If you watch the news or scroll through your Twitter timeline on a daily basis, you can see the struggles that African-Americans continue to go through. Still being harassed by our cultural counterparts, black people still have to ask: where do I belong?

 

Although it’s hard to live our everyday lives without having the police called or as the victim of some random racist rant, it seems like we need a roadmap or a guide to walk up the street. Luckily, it already exists.

 

The Negro Motorist Green Book, written by Victor Hugo Green, was a guide published in 1936 to help black motorists and vacationers navigate and find open businesses, motels, and more in a segregated United States. The book included both black-and white-owned businesses in listed in that would welcome black travelers. The black postal employee, who lived in Harlem beginning in the 1910s, was inspired after seeing a Jewish newspaper with a guide similar for Jewish travelers.

 

 

Novelist Kaitlyn Greenidge created a similar guide for the character in her book, “We Love You, Charlie Freeman,” calling her version the “Colored Motorist’s Guide.” Her character is a little black girl living in 1940s Maine, becoming the of fascination for black tourists. Sounds very similar to when white people are “an example of what was possible” as the “northernmost Negroes in the Continental United States.”

 

Next month, another example of how the guide helped will be shown.

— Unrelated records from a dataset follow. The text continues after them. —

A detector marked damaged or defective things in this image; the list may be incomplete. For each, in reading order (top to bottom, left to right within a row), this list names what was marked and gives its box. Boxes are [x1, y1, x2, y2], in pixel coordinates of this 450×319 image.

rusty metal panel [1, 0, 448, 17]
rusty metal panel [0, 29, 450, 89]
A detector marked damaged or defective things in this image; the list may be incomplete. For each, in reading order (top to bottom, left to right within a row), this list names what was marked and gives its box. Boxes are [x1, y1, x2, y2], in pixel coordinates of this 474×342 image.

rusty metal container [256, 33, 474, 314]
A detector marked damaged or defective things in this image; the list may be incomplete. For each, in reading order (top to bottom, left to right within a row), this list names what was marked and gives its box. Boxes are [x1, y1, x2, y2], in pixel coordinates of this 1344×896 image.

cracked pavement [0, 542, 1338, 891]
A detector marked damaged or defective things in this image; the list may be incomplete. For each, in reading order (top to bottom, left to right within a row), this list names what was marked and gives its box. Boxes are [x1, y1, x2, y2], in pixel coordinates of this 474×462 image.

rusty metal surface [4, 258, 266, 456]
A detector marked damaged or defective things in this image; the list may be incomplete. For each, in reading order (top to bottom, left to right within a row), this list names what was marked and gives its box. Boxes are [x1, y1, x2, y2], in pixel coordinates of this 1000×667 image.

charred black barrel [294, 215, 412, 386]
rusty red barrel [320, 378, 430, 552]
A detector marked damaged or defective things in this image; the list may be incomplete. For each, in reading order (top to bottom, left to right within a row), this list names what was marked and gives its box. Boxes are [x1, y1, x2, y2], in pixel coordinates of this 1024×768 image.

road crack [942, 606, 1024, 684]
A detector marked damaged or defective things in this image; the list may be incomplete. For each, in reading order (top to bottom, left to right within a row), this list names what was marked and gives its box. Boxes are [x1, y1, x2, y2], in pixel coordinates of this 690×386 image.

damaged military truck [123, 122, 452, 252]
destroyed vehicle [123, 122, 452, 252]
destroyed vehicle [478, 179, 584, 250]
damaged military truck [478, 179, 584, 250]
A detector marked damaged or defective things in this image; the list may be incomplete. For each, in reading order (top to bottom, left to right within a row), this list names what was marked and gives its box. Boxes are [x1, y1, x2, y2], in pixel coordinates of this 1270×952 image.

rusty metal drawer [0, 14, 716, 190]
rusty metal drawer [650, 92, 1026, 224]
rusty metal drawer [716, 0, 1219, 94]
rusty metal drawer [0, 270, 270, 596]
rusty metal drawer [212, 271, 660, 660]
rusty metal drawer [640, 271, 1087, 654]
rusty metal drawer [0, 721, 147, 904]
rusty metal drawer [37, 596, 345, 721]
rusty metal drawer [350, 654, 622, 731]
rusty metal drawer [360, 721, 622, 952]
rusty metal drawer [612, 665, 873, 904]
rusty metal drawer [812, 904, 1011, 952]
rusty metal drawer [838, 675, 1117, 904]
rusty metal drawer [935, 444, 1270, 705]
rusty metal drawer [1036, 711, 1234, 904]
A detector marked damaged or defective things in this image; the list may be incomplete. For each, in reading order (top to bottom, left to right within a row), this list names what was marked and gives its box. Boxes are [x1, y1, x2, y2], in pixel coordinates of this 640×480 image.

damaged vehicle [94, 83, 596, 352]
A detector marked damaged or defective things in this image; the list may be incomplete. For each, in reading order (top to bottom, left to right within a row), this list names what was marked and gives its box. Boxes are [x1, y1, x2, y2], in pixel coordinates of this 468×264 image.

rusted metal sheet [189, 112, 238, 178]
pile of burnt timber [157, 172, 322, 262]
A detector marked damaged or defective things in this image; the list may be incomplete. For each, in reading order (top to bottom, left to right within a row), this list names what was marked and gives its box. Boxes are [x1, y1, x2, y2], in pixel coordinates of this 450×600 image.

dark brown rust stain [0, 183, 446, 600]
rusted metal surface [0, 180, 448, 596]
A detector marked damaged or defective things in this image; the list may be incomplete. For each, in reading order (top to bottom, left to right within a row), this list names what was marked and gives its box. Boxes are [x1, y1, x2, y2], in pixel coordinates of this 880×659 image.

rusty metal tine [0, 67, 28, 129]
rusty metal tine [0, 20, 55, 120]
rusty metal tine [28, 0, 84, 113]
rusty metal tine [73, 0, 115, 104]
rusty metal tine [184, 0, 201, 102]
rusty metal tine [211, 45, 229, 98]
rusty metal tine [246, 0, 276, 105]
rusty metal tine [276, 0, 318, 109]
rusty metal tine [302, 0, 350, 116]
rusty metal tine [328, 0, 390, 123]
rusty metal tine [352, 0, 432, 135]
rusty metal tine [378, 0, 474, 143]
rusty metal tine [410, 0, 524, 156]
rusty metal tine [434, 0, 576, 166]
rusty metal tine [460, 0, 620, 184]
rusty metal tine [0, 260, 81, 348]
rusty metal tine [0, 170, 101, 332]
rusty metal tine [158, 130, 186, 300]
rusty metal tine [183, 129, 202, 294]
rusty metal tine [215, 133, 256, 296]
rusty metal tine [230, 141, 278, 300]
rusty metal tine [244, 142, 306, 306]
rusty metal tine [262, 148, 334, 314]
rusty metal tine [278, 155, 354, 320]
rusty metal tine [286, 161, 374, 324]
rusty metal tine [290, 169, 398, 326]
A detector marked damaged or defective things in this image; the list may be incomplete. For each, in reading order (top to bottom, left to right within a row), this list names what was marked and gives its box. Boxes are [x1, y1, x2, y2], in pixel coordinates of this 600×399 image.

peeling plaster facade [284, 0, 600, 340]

Oscar-winner Mahershala Ali and Viggo Mortensen star in “Green Book,” a film based on the true story of black jazz pianist Don Shirley’s road trip through the American South in 1962, crossing the Mason-Dixon line and experiencing things with bouncer-turned chauffer and white friend, Tony ‘Lip” Vallelonga.

 

 

In Green’s introduction, he wrote that the guide was meant to “give the Negro traveler information that will keep him from running into difficulties, embarrassments and to make his trips more enjoyable,” something that needed to be normalized in early 20th-century black culture. With the first edition being solely for the New York Metropolitan area, the guide became a popular resource and resulted in the next edition covering the entire nation and the Caribbean. The necessity of the book wasn’t just due to high demand, it also shed light on racism across the country. To date, there are four published issues of the guide.

 

 

After finding his calling and opening a travel agency in 1949, Green wrote these words inside. He wrote “there will be a day … in the near future when this guide will not have to be published. It will be a great day for us to suspend this publication for then we can go wherever we please, and without embarrassment.”

 

Fast forward to 2018. While we take advantage of our freedoms, those same words need to be continuously remembered during our everyday travel.